EXERCISE GOAL –
Make an exact copy of the listing, without images.

··········

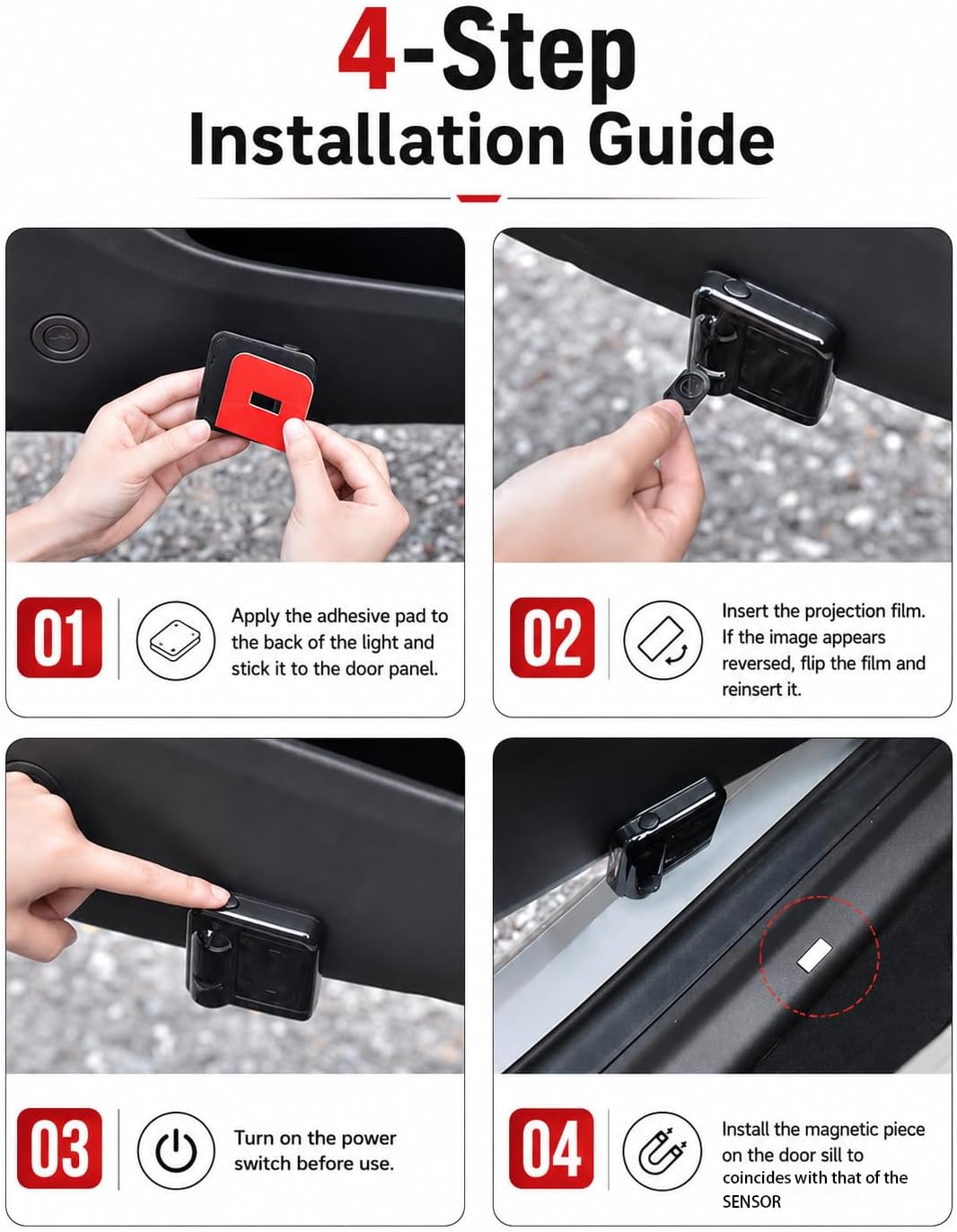 4-Step
Installation Guide

01

Apply the adhesive pad to the back of the light and stick it to the door panel.

02

Insert the projection film. If the image appears reversed, flip the film and reinsert it.

03

Turn on the power switch before use.

04

Install the magnetic piece on the door sill to coincides with that of the SENSOR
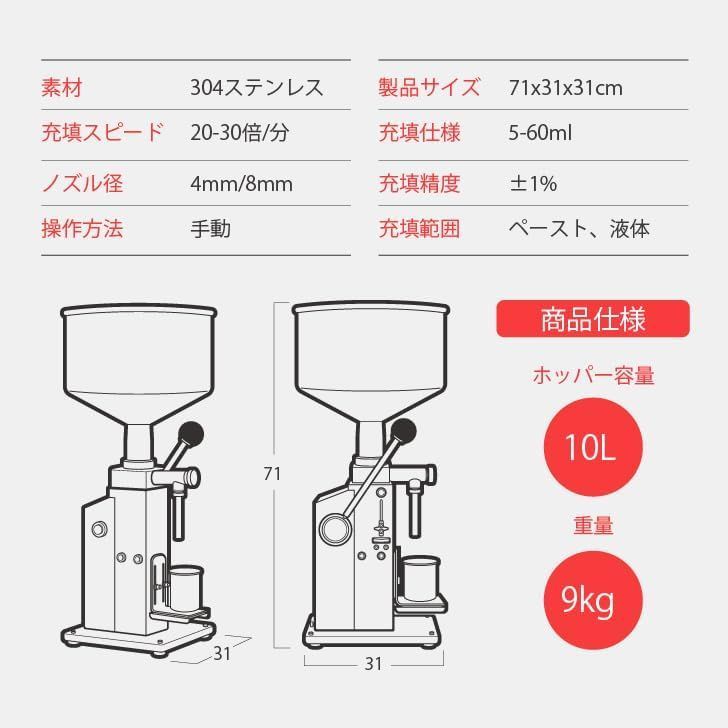 | 素材 | 304ステンレス |
|---|---|
| 充填スピード | 20-30倍/分 |
| ノズル径 | 4mm/8mm |
| 操作方法 | 手動 |

| 製品サイズ | 71x31x31cm |
|---|---|
| 充填仕様 | 5-60ml |
| 充填精度 | ±1% |
| 充填範囲 | ペースト、液体 |

31

71

31

商品仕様

ホッパー容量

10L

重量

9kg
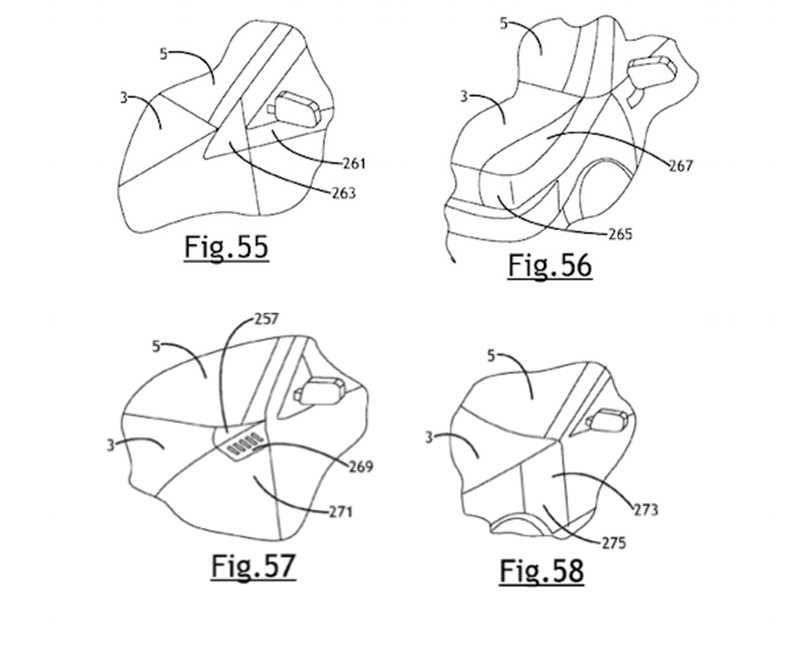 5
3
261
263
Fig.55

5
3
267
265
Fig.56

257
5
3
269
271
Fig.57

5
3
273
275
Fig.58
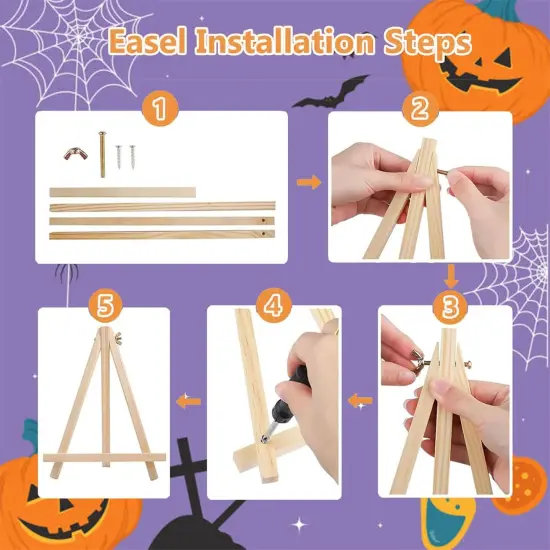 Easel Installation Steps

1

2

3

4

5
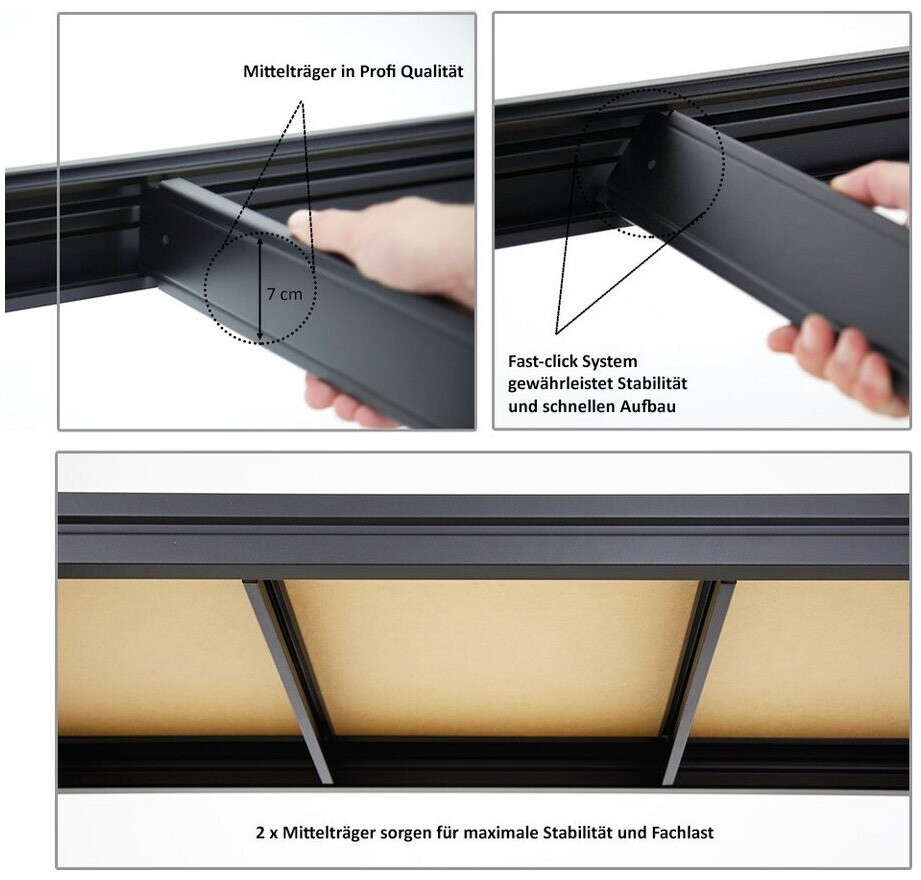 Mittelträger in Profi Qualität

7 cm

Fast-click System gewährleistet Stabilität und schnellen Aufbau

2 x Mittelträger sorgen für maximale Stabilität und Fachlast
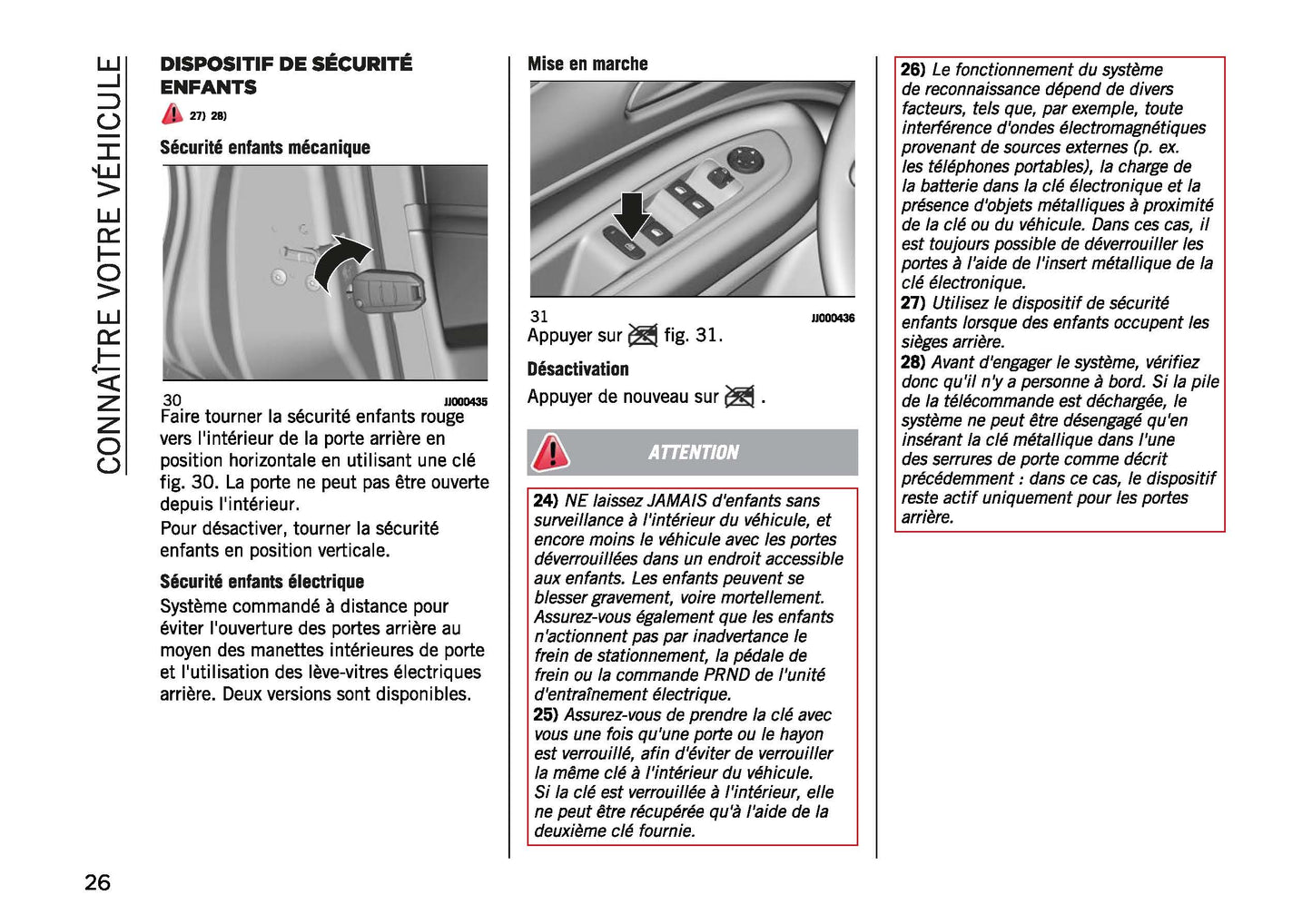 CONNAÎTRE VOTRE VÉHICULE

DISPOSITIF DE SÉCURITÉ ENFANTS

27) 28)

Sécurité enfants mécanique

30 JJ000435

Faire tourner la sécurité enfants rouge vers l'intérieur de la porte arrière en position horizontale en utilisant une clé fig. 30. La porte ne peut pas être ouverte depuis l'intérieur.

Pour désactiver, tourner la sécurité enfants en position verticale.

Sécurité enfants électrique

Système commandé à distance pour éviter l'ouverture des portes arrière au moyen des manettes intérieures de porte et l'utilisation des lève-vitres électriques arrière. Deux versions sont disponibles.

Mise en marche

31 JJ000436

Appuyer sur fig. 31.

Désactivation

Appuyer de nouveau sur .

ATTENTION

24) NE laissez JAMAIS d'enfants sans surveillance à l'intérieur du véhicule, et encore moins le véhicule avec les portes déverrouillées dans un endroit accessible aux enfants. Les enfants peuvent se blesser gravement, voire mortellement. Assurez-vous également que les enfants n'actionnent pas par inadvertance le frein de stationnement, la pédale de frein ou la commande PRND de l'unité d'entraînement électrique.

25) Assurez-vous de prendre la clé avec vous une fois qu'une porte ou le hayon est verrouillé, afin d'éviter de verrouiller la même clé à l'intérieur du véhicule. Si la clé est verrouillée à l'intérieur, elle ne peut être récupérée qu'à l'aide de la deuxième clé fournie.

26) Le fonctionnement du système de reconnaissance dépend de divers facteurs, tels que, par exemple, toute interférence d'ondes électromagnétiques provenant de sources externes (p. ex. les téléphones portables), la charge de la batterie dans la clé électronique et la présence d'objets métalliques à proximité de la clé ou du véhicule. Dans ces cas, il est toujours possible de déverrouiller les portes à l'aide de l'insert métallique de la clé électronique.

27) Utilisez le dispositif de sécurité enfants lorsque des enfants occupent les sièges arrière.

28) Avant d'engager le système, vérifiez donc qu'il n'y a personne à bord. Si la pile de la télécommande est déchargée, le système ne peut être désengagé qu'en insérant la clé métallique dans l'une des serrures de porte comme décrit précédemment : dans ce cas, le dispositif reste actif uniquement pour les portes arrière.

26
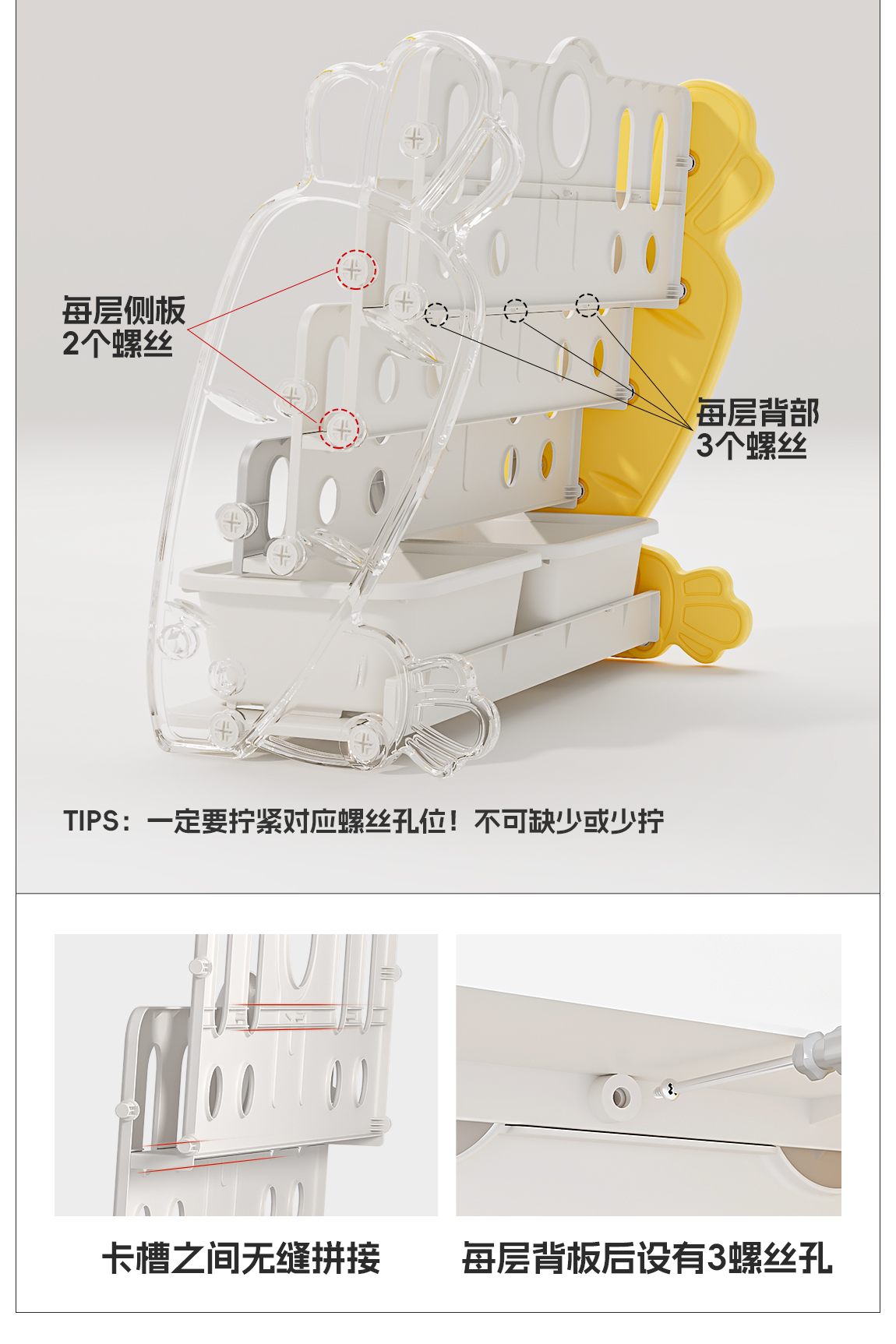 每层侧板
2个螺丝

每层背部
3个螺丝

TIPS：一定要拧紧对应螺丝孔位！不可缺少或少拧

卡槽之间无缝拼接

每层背板后设有3螺丝孔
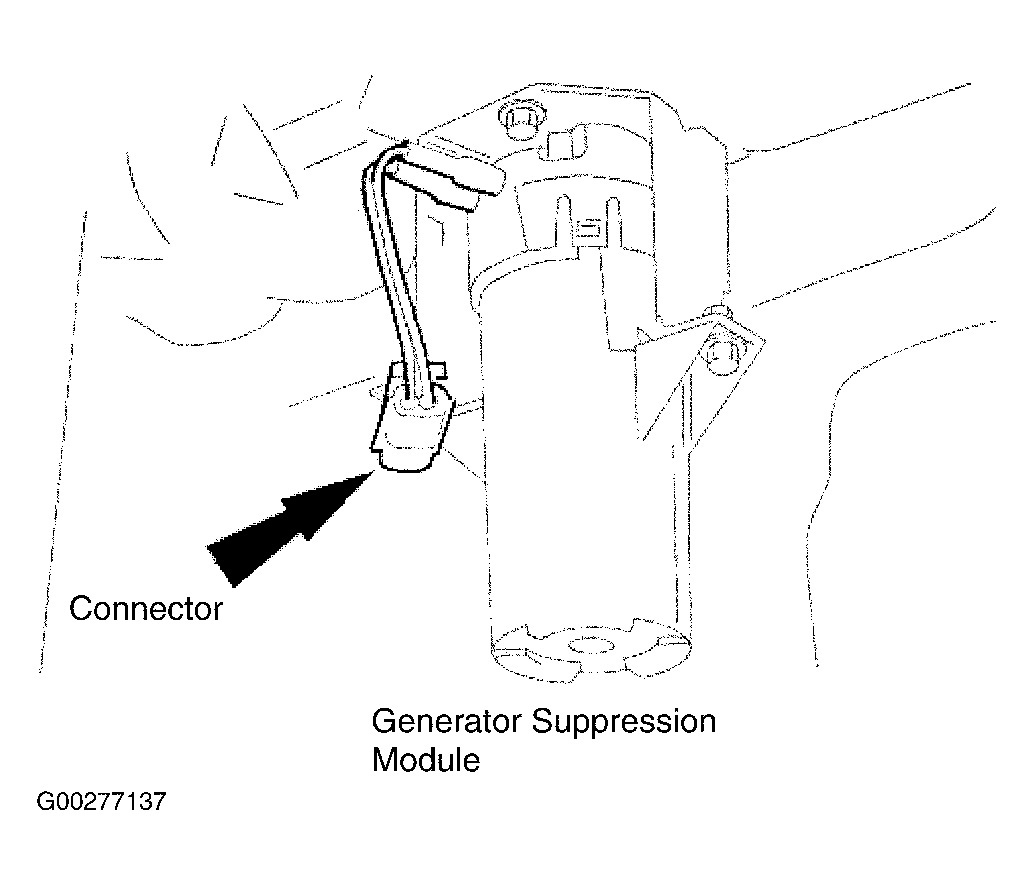 Connector

Generator Suppression Module

G00277137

··········

WRITTEN SOLUTION –
 4-Step
Installation Guide

01

Apply the adhesive pad to the back of the light and stick it to the door panel.

02

Insert the projection film. If the image appears reversed, flip the film and reinsert it.

03

Turn on the power switch before use.

04

Install the magnetic piece on the door sill to coincides with that of the SENSOR
 | 素材 | 304ステンレス |
|---|---|
| 充填スピード | 20-30倍/分 |
| ノズル径 | 4mm/8mm |
| 操作方法 | 手動 |

| 製品サイズ | 71x31x31cm |
|---|---|
| 充填仕様 | 5-60ml |
| 充填精度 | ±1% |
| 充填範囲 | ペースト、液体 |

31

71

31

商品仕様

ホッパー容量

10L

重量

9kg
 5
3
261
263
Fig.55

5
3
267
265
Fig.56

257
5
3
269
271
Fig.57

5
3
273
275
Fig.58
 Easel Installation Steps

1

2

3

4

5
 Mittelträger in Profi Qualität

7 cm

Fast-click System gewährleistet Stabilität und schnellen Aufbau

2 x Mittelträger sorgen für maximale Stabilität und Fachlast
 CONNAÎTRE VOTRE VÉHICULE

DISPOSITIF DE SÉCURITÉ ENFANTS

27) 28)

Sécurité enfants mécanique

30 JJ000435

Faire tourner la sécurité enfants rouge vers l'intérieur de la porte arrière en position horizontale en utilisant une clé fig. 30. La porte ne peut pas être ouverte depuis l'intérieur.

Pour désactiver, tourner la sécurité enfants en position verticale.

Sécurité enfants électrique

Système commandé à distance pour éviter l'ouverture des portes arrière au moyen des manettes intérieures de porte et l'utilisation des lève-vitres électriques arrière. Deux versions sont disponibles.

Mise en marche

31 JJ000436

Appuyer sur fig. 31.

Désactivation

Appuyer de nouveau sur .

ATTENTION

24) NE laissez JAMAIS d'enfants sans surveillance à l'intérieur du véhicule, et encore moins le véhicule avec les portes déverrouillées dans un endroit accessible aux enfants. Les enfants peuvent se blesser gravement, voire mortellement. Assurez-vous également que les enfants n'actionnent pas par inadvertance le frein de stationnement, la pédale de frein ou la commande PRND de l'unité d'entraînement électrique.

25) Assurez-vous de prendre la clé avec vous une fois qu'une porte ou le hayon est verrouillé, afin d'éviter de verrouiller la même clé à l'intérieur du véhicule. Si la clé est verrouillée à l'intérieur, elle ne peut être récupérée qu'à l'aide de la deuxième clé fournie.

26) Le fonctionnement du système de reconnaissance dépend de divers facteurs, tels que, par exemple, toute interférence d'ondes électromagnétiques provenant de sources externes (p. ex. les téléphones portables), la charge de la batterie dans la clé électronique et la présence d'objets métalliques à proximité de la clé ou du véhicule. Dans ces cas, il est toujours possible de déverrouiller les portes à l'aide de l'insert métallique de la clé électronique.

27) Utilisez le dispositif de sécurité enfants lorsque des enfants occupent les sièges arrière.

28) Avant d'engager le système, vérifiez donc qu'il n'y a personne à bord. Si la pile de la télécommande est déchargée, le système ne peut être désengagé qu'en insérant la clé métallique dans l'une des serrures de porte comme décrit précédemment : dans ce cas, le dispositif reste actif uniquement pour les portes arrière.

26
 每层侧板
2个螺丝

每层背部
3个螺丝

TIPS：一定要拧紧对应螺丝孔位！不可缺少或少拧

卡槽之间无缝拼接

每层背板后设有3螺丝孔
 Connector

Generator Suppression Module

G00277137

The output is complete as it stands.